» PARTS OF THE EXERCISE
1/ In the text on water contamination below, rewrite the paragraph beginning "Acidic drainage from mines" as a bulleted list that keeps its main facts.
2/ Translate this sentence from the text on water contamination below into Spanish: "Some of the factors leading to impairment and their associated Best Practices are discussed in this chapter."
3/ According to the text on water contamination below, how many abandoned mines are estimated to exist in the United States?

» TEXT SHOWN
- - - -

SUB-PROBLEMS INCLUDING LEADING TO IMPAIRMENT AND BEST PRACTICES FOR POTENTIAL SOURCES OF WATER CONTAMINATION
Some of the factors leading to impairment and their associated Best Practices are discussed in this chapter.
Acid Mine Drainage
Acidic drainage from mines is caused by sulfide minerals which have been exposed to air or water and then seep into groundwater or surface water. The acidic materials are harmful to aquatic ecosystems and humans through direct contact and ingestion of water. There are an estimated 500,000 abandoned mines in the United States with 130 of them either on the National Priorities List or capable of being on it. This contamination covers more than 1 million acres of land. Surface water and groundwater is contaminated from seepage from various mine openings, waste rock, mill t ailings, waste slurries, and waste sludges which have been placed in unlined lagoons.
Best Practices for Acid Mine Drainage (See endnote 5)

- - - -

» STORED DATA

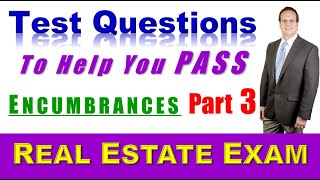 Test Questions

To Help You PASS

ENCUMBRANCES Part 3

REAL ESTATE EXAM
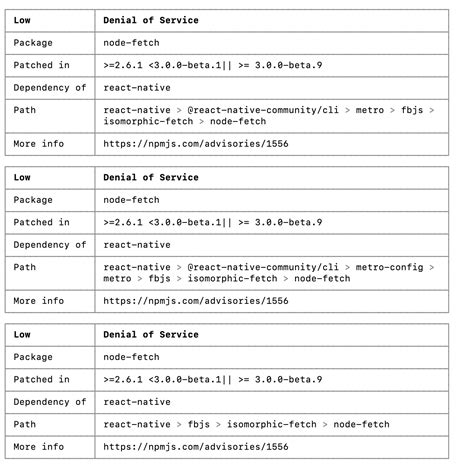 | Low | Denial of Service |
|---|---|
| Package | node-fetch |
| Patched in | >=2.6.1 <3.0.0-beta.1\|\| >= 3.0.0-beta.9 |
| Dependency of | react-native |
| Path | react-native > @react-native-community/cli > metro > fbjs > isomorphic-fetch > node-fetch |
| More info | https://npmjs.com/advisories/1556 |

| Low | Denial of Service |
|---|---|
| Package | node-fetch |
| Patched in | >=2.6.1 <3.0.0-beta.1\|\| >= 3.0.0-beta.9 |
| Dependency of | react-native |
| Path | react-native > @react-native-community/cli > metro-config > metro > fbjs > isomorphic-fetch > node-fetch |
| More info | https://npmjs.com/advisories/1556 |

| Low | Denial of Service |
|---|---|
| Package | node-fetch |
| Patched in | >=2.6.1 <3.0.0-beta.1\|\| >= 3.0.0-beta.9 |
| Dependency of | react-native |
| Path | react-native > fbjs > isomorphic-fetch > node-fetch |
| More info | https://npmjs.com/advisories/1556 |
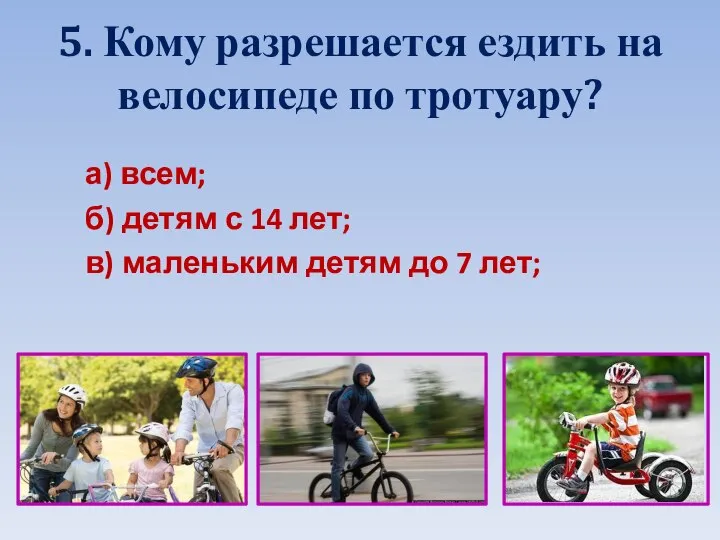 5. Кому разрешается ездить на велосипеде по тротуару?

а) всем;

б) детям с 14 лет;

в) маленьким детям до 7 лет;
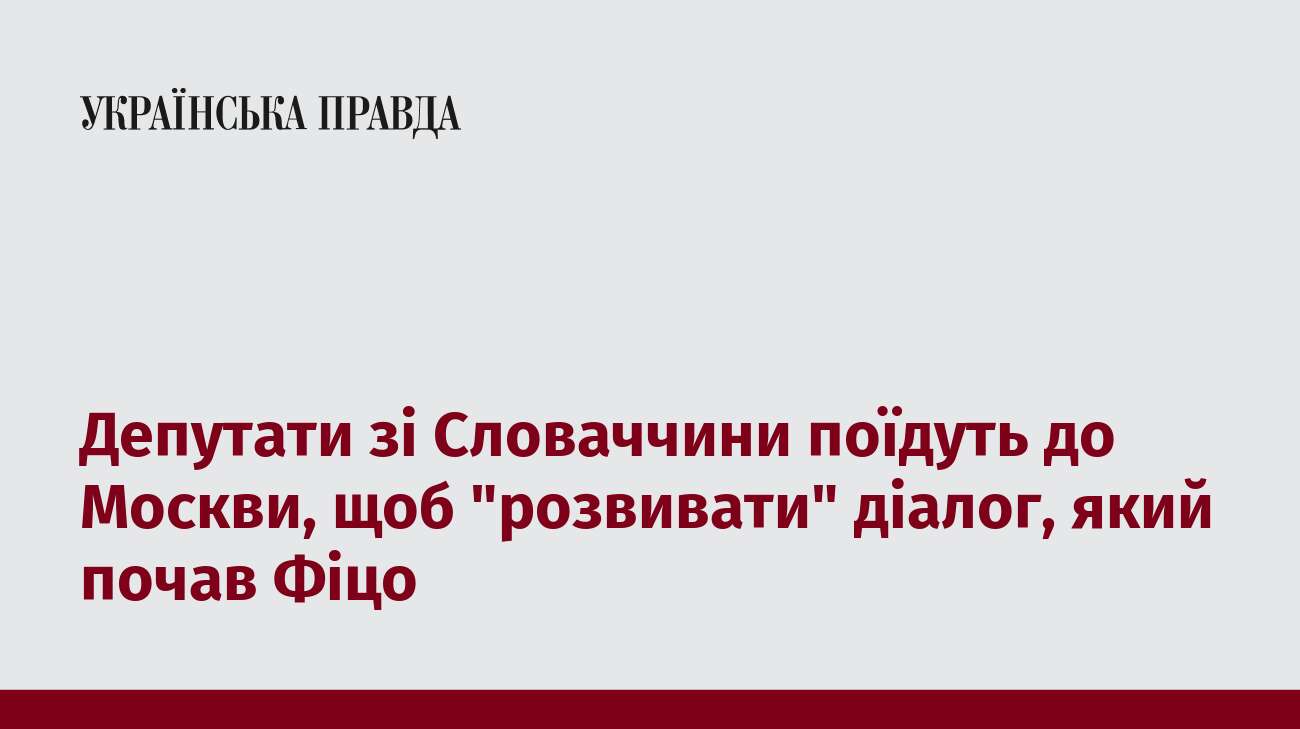 УКРАЇНСЬКА ПРАВДА

Депутати зі Словаччини поїдуть до Москви, щоб "розвивати" діалог, який почав Фіцо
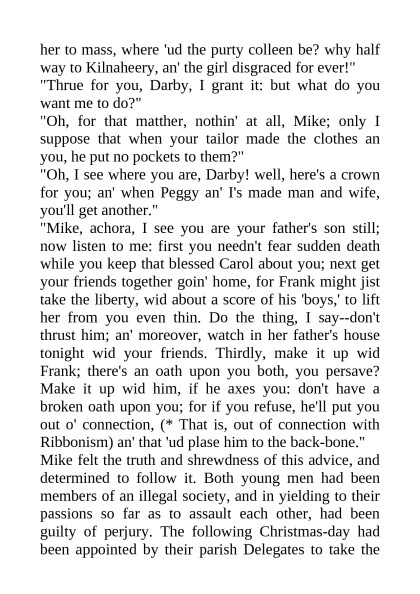 her to mass, where 'ud the purty colleen be? why half way to Kilnaheery, an' the girl disgraced for ever!"
"Thrue for you, Darby, I grant it: but what do you want me to do?"
"Oh, for that matther, nothin' at all, Mike; only I suppose that when your tailor made the clothes an you, he put no pockets to them?"
"Oh, I see where you are, Darby! well, here's a crown for you; an' when Peggy an' I's made man and wife, you'll get another."
"Mike, achora, I see you are your father's son still; now listen to me: first you needn't fear sudden death while you keep that blessed Carol about you; next get your friends together goin' home, for Frank might jist take the liberty, wid about a score of his 'boys,' to lift her from you even thin. Do the thing, I say--don't thrust him; an' moreover, watch in her father's house tonight wid your friends. Thirdly, make it up wid Frank; there's an oath upon you both, you persave? Make it up wid him, if he axes you: don't have a broken oath upon you; for if you refuse, he'll put you out o' connection, (* That is, out of connection with Ribbonism) an' that 'ud plase him to the back-bone."
Mike felt the truth and shrewdness of this advice, and determined to follow it. Both young men had been members of an illegal society, and in yielding to their passions so far as to assault each other, had been guilty of perjury. The following Christmas-day had been appointed by their parish Delegates to take the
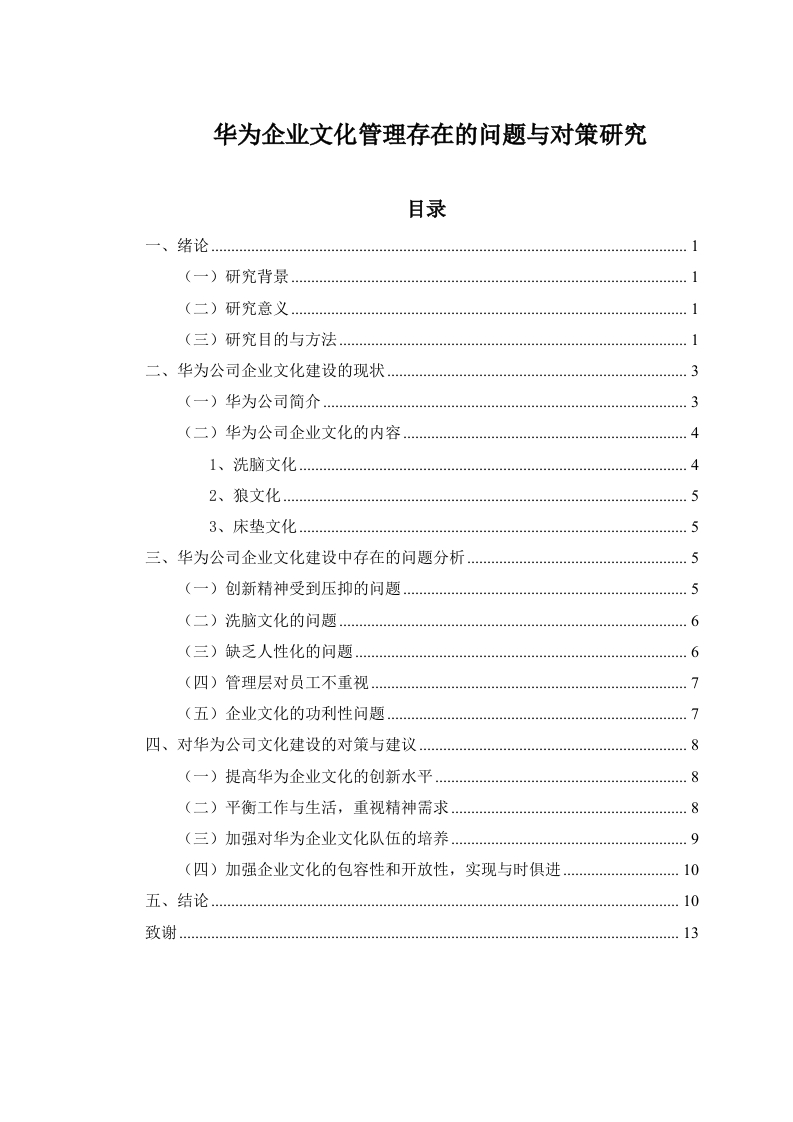 华为企业文化管理存在的问题与对策研究

目录

一、绪论 ........ 1
（一）研究背景 ........ 1
（二）研究意义 ........ 1
（三）研究目的与方法 ........ 1
二、华为公司企业文化建设的现状 ........ 3
（一）华为公司简介 ........ 3
（二）华为公司企业文化的内容 ........ 4
1、洗脑文化 ........ 4
2、狼文化 ........ 5
3、床垫文化 ........ 5
三、华为公司企业文化建设中存在的问题分析 ........ 5
（一）创新精神受到压抑的问题 ........ 5
（二）洗脑文化的问题 ........ 6
（三）缺乏人性化的问题 ........ 6
（四）管理层对员工不重视 ........ 7
（五）企业文化的功利性问题 ........ 7
四、对华为公司文化建设的对策与建议 ........ 8
（一）提高华为企业文化的创新水平 ........ 8
（二）平衡工作与生活，重视精神需求 ........ 8
（三）加强对华为企业文化队伍的培养 ........ 9
（四）加强企业文化的包容性和开放性，实现与时俱进 ........ 10
五、结论 ........ 10
致谢 ........ 13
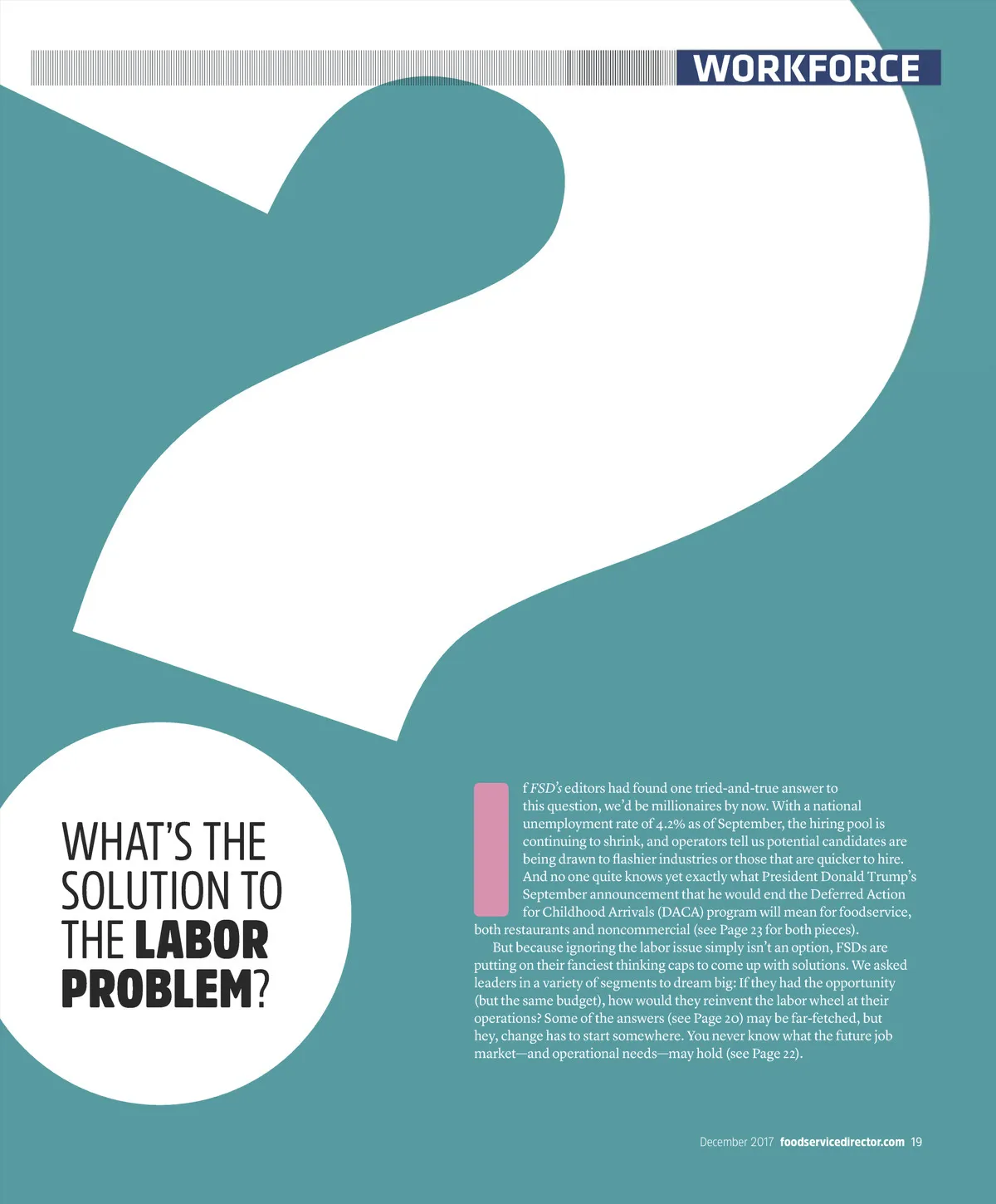 WORKFORCE

WHAT'S THE SOLUTION TO THE LABOR PROBLEM?

If FSD's editors had found one tried-and-true answer to this question, we'd be millionaires by now. With a national unemployment rate of 4.2% as of September, the hiring pool is continuing to shrink, and operators tell us potential candidates are being drawn to flashier industries or those that are quicker to hire. And no one quite knows yet exactly what President Donald Trump's September announcement that he would end the Deferred Action for Childhood Arrivals (DACA) program will mean for foodservice, both restaurants and noncommercial (see Page 23 for both pieces).

But because ignoring the labor issue simply isn't an option, FSDs are putting on their fanciest thinking caps to come up with solutions. We asked leaders in a variety of segments to dream big: If they had the opportunity (but the same budget), how would they reinvent the labor wheel at their operations? Some of the answers (see Page 20) may be far-fetched, but hey, change has to start somewhere. You never know what the future job market—and operational needs—may hold (see Page 22).

December 2017 foodservicedirector.com 19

- - - -

» RESPONSES
1/
- Acidic mine drainage comes from sulfide minerals that are exposed to air or water and then seep into groundwater or surface water.
- These acidic materials harm aquatic ecosystems, and they harm humans through direct contact and drinking the water.
- An estimated 500,000 abandoned mines exist in the United States. About 130 of them are on the National Priorities List or could be placed on it.
- The contamination covers more than 1 million acres of land.
- Water is contaminated by seepage from mine openings, waste rock, mill tailings, waste slurries, and waste sludges placed in unlined lagoons.

2/ En este capítulo se analizan algunos de los factores que conducen al deterioro y sus Mejores Prácticas asociadas.

3/ An estimated 500,000.